Input material:

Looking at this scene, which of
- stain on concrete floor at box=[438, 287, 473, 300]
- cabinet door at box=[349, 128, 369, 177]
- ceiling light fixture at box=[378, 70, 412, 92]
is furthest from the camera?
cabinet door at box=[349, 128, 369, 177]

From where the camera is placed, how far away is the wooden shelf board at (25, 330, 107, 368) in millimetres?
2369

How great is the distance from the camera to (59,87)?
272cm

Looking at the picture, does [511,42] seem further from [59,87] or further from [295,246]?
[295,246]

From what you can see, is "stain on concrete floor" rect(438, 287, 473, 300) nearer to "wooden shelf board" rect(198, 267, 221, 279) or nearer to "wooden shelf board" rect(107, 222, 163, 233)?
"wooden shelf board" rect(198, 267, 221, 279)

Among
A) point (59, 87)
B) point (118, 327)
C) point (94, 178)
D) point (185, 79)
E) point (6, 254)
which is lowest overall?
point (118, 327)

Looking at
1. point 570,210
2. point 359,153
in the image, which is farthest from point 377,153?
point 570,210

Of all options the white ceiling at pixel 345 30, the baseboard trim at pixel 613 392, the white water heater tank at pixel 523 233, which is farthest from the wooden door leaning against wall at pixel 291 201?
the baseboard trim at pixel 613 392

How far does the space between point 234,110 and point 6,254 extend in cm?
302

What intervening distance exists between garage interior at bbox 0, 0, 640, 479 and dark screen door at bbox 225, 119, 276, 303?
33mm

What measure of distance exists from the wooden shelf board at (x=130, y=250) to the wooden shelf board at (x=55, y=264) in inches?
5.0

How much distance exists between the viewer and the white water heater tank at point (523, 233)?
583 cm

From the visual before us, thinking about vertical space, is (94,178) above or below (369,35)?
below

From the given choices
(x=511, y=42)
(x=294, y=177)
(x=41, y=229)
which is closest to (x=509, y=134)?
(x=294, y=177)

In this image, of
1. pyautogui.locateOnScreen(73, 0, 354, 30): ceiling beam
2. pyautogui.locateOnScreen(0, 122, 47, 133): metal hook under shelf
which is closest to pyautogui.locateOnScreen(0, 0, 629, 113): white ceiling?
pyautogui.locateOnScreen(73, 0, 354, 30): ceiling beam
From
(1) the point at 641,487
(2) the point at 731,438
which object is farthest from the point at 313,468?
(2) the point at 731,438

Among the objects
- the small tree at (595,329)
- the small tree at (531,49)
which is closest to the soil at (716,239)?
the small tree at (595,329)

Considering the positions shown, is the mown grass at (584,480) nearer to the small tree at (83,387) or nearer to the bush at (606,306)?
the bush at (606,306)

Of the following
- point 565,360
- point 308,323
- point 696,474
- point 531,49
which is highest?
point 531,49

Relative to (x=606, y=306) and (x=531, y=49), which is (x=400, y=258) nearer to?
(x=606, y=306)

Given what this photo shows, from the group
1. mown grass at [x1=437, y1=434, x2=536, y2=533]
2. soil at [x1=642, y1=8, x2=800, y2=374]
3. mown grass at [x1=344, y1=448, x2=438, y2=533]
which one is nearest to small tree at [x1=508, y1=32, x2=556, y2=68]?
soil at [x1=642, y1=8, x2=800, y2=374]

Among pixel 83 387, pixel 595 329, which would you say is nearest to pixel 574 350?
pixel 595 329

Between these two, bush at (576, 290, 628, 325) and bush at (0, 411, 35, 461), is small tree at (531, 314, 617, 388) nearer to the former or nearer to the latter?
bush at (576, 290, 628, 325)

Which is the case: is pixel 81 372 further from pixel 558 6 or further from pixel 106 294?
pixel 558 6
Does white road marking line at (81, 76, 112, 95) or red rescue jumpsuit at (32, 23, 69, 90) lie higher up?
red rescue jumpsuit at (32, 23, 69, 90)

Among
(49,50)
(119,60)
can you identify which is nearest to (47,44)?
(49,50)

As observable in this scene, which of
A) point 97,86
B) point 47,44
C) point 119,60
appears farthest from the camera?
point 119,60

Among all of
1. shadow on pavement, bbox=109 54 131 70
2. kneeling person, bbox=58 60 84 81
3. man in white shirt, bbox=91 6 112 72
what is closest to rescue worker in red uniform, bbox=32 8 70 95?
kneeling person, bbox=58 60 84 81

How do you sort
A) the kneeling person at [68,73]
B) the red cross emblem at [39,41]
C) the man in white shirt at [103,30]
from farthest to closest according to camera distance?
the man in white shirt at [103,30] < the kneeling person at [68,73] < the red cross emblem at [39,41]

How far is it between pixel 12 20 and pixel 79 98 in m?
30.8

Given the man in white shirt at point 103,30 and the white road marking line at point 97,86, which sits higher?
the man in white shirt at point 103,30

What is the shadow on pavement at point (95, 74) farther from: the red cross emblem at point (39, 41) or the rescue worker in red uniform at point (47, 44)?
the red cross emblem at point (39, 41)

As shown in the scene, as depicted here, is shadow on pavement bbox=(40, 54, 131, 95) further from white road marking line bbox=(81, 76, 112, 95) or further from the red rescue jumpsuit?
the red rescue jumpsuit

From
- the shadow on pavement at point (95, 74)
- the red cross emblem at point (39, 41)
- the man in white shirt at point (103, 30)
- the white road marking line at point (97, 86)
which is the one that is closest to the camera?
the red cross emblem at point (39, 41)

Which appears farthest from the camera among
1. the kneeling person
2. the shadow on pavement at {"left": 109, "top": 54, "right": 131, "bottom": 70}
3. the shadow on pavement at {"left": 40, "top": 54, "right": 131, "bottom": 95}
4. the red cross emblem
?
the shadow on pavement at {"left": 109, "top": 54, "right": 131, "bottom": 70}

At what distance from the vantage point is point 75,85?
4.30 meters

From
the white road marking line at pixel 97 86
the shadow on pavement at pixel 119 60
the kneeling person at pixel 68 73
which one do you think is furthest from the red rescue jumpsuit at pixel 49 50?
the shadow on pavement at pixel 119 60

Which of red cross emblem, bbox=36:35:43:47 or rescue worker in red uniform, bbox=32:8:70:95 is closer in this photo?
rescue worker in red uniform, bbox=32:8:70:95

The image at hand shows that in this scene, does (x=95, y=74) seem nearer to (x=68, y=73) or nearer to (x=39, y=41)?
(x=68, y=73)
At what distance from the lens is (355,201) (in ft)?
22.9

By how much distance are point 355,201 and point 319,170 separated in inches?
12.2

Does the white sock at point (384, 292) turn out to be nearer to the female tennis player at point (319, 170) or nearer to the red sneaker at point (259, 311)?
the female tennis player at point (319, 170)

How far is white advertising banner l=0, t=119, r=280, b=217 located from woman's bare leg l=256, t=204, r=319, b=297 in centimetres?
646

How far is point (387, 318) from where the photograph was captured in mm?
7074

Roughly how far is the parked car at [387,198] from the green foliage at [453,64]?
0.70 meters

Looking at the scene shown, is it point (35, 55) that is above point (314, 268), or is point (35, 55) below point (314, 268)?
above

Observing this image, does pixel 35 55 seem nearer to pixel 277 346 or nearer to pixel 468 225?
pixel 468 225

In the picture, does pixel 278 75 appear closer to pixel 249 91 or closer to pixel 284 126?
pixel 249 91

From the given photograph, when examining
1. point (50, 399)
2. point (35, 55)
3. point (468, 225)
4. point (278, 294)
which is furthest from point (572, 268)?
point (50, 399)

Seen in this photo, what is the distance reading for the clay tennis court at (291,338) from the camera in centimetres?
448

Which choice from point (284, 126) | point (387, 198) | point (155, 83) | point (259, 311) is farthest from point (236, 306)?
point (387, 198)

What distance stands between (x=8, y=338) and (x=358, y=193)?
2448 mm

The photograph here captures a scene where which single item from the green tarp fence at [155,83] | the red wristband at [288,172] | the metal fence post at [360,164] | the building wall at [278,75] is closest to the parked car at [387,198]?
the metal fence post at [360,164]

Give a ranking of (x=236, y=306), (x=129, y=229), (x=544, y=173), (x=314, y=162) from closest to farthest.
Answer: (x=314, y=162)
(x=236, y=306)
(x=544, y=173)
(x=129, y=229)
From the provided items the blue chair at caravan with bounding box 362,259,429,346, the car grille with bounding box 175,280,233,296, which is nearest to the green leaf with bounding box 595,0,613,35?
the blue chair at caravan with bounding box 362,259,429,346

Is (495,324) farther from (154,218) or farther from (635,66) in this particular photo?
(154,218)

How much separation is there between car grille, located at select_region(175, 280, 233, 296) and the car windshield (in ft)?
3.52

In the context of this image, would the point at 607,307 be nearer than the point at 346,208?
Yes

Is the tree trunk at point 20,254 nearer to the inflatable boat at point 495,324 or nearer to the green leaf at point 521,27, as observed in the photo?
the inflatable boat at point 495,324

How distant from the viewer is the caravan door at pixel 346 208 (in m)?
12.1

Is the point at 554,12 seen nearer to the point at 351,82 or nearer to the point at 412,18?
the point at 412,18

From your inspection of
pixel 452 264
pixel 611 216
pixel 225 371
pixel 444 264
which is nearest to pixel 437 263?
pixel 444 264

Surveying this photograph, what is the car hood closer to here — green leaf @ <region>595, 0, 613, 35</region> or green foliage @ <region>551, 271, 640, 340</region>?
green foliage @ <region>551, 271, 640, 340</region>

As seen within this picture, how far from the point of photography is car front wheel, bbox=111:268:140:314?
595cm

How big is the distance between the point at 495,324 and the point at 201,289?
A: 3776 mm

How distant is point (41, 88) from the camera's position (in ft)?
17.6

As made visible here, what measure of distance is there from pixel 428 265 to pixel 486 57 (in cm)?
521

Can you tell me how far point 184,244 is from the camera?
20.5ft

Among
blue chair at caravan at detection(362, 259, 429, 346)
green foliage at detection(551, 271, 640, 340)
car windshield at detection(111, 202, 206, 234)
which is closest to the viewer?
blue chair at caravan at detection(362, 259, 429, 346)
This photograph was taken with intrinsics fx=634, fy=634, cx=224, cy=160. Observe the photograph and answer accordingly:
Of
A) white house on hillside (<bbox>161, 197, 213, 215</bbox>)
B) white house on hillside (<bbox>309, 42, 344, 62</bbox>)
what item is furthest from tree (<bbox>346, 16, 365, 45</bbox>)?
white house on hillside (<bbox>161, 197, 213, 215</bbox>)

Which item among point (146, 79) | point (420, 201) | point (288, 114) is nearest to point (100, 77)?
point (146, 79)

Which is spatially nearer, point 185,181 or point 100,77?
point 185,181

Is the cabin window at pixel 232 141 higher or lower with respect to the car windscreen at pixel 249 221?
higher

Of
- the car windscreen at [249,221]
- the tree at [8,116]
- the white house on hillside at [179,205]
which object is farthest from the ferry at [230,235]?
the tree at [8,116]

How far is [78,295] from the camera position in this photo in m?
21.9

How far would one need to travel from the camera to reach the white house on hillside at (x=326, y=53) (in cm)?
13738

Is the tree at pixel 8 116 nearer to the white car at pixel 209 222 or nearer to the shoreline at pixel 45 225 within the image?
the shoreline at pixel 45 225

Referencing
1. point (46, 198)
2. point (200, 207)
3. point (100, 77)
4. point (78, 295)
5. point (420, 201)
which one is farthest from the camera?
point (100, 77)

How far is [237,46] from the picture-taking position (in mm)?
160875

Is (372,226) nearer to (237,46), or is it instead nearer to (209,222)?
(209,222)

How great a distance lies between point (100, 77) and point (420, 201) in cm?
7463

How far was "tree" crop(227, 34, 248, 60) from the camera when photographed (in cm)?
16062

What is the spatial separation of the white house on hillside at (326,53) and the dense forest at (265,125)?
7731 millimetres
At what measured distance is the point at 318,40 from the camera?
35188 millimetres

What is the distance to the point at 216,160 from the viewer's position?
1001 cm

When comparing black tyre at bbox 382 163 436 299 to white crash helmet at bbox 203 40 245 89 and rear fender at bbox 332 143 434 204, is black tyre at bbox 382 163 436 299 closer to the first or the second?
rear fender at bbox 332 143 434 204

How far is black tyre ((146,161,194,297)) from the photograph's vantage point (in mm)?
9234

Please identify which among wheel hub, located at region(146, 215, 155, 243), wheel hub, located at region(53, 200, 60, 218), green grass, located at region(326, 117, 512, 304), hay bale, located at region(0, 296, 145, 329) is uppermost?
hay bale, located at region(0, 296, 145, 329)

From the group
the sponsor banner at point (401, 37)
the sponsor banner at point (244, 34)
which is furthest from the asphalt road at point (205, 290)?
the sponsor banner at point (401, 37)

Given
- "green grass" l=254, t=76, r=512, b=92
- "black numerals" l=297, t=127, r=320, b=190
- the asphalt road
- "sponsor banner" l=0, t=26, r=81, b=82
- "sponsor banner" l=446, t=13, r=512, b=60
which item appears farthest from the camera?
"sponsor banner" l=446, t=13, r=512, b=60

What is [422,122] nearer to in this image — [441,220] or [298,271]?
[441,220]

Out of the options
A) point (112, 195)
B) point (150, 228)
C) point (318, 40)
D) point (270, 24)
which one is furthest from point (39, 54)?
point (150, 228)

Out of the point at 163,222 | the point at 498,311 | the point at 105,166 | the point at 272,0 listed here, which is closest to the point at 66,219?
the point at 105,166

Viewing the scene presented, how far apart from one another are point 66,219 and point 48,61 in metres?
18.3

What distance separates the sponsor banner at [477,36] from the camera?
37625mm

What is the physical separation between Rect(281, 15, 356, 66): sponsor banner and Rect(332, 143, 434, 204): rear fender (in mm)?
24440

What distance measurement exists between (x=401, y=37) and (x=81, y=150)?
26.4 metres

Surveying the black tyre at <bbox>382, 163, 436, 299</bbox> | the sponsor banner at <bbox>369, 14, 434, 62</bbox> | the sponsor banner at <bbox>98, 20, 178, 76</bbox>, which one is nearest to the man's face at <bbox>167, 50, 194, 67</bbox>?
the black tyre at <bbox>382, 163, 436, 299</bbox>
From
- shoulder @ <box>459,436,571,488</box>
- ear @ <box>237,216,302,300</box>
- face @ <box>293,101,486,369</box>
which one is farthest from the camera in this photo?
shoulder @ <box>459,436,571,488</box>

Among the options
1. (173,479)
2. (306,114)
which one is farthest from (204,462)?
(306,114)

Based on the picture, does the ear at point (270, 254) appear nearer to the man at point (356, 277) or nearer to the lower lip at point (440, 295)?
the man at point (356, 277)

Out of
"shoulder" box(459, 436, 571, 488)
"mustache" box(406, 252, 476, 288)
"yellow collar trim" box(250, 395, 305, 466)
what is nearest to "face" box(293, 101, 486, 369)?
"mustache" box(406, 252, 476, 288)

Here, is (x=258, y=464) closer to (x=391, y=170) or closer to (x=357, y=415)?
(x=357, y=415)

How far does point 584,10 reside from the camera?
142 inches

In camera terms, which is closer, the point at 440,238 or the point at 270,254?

Aim of the exercise: How many lines in the data above contain the string "post"? Case matters; reply with the number alone.

Written solution: 2